Dual-based asset

As part of a business combination an entity purchases an opencast mine to which there is assigned a fair value of €10 million. The tax system of the jurisdiction where the mine is located provides that, if the site is sold (with or without the minerals in situ), €9 million will be allowed as a deduction in calculating the taxable profit on sale. The profit on sale of the land is taxed as a capital item. If the mine is exploited through excavation and sale of the minerals, no tax deduction is available.

The entity intends fully to exploit the mine and then to sell the site for retail development. Given the costs that any developer will need to incur in preparing the excavated site for development, the ultimate sales proceeds are likely to be nominal. Thus, for the purposes of IAS 16, the quarry is treated as having a depreciable amount of €10 million and a residual value of nil.
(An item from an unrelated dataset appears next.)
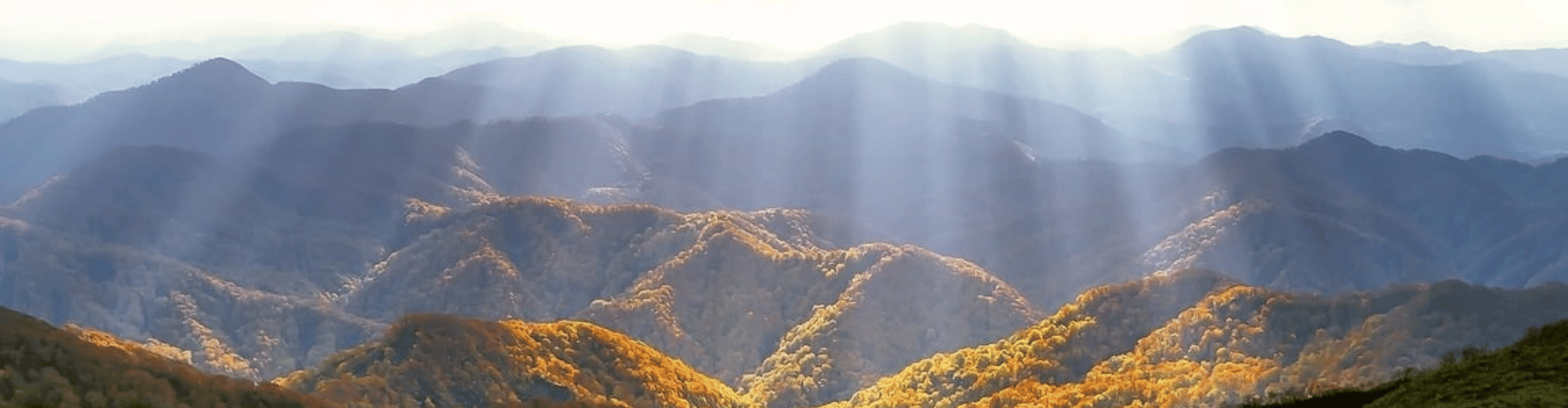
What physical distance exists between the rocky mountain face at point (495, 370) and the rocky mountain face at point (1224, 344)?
45.2 m

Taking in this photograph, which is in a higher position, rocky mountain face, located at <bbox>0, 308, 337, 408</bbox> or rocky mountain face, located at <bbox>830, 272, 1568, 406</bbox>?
rocky mountain face, located at <bbox>830, 272, 1568, 406</bbox>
On the analysis above, there is a taxable temporary difference of €10 million associated with the depreciable amount of the asset (carrying amount of €10 million less tax base in use of nil), and a deductible temporary difference of €9 million associated with the residual value (carrying amount of nil less tax base on disposal of €9 million).
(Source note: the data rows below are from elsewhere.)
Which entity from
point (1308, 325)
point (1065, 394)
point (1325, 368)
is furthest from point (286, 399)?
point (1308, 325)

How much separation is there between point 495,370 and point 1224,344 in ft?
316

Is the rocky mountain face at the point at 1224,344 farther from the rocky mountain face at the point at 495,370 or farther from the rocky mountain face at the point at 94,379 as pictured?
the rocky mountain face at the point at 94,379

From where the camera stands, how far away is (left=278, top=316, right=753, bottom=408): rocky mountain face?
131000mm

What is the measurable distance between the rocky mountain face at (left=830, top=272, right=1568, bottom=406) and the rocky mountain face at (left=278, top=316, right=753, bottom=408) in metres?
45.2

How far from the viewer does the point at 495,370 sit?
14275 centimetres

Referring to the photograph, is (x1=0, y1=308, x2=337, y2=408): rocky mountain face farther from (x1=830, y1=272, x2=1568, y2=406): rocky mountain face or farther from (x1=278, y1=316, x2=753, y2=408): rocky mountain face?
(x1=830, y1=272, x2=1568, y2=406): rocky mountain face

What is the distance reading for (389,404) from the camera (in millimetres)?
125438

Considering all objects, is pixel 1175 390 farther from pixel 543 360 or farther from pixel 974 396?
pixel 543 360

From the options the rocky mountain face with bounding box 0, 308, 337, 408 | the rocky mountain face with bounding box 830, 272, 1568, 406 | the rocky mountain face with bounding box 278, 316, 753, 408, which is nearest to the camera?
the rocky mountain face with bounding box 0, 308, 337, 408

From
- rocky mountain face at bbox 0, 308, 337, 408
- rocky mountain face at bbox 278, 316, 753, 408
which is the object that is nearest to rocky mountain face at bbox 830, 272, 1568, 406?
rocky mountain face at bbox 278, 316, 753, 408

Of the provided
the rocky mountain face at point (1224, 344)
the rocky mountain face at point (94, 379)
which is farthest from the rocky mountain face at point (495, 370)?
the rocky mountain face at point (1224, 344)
The entity will therefore provide for a deferred tax liability on the taxable temporary difference. Whether or not a deferred tax asset is recognised in respect of the deductible temporary difference will be determined in accordance with the criteria discussed in 7.4 above. In some tax regimes, capital profits and losses are treated more or less separately from revenue profits and losses to a greater or lesser degree, so that it may be difficult to recognise such an asset due to a lack of suitable taxable profits.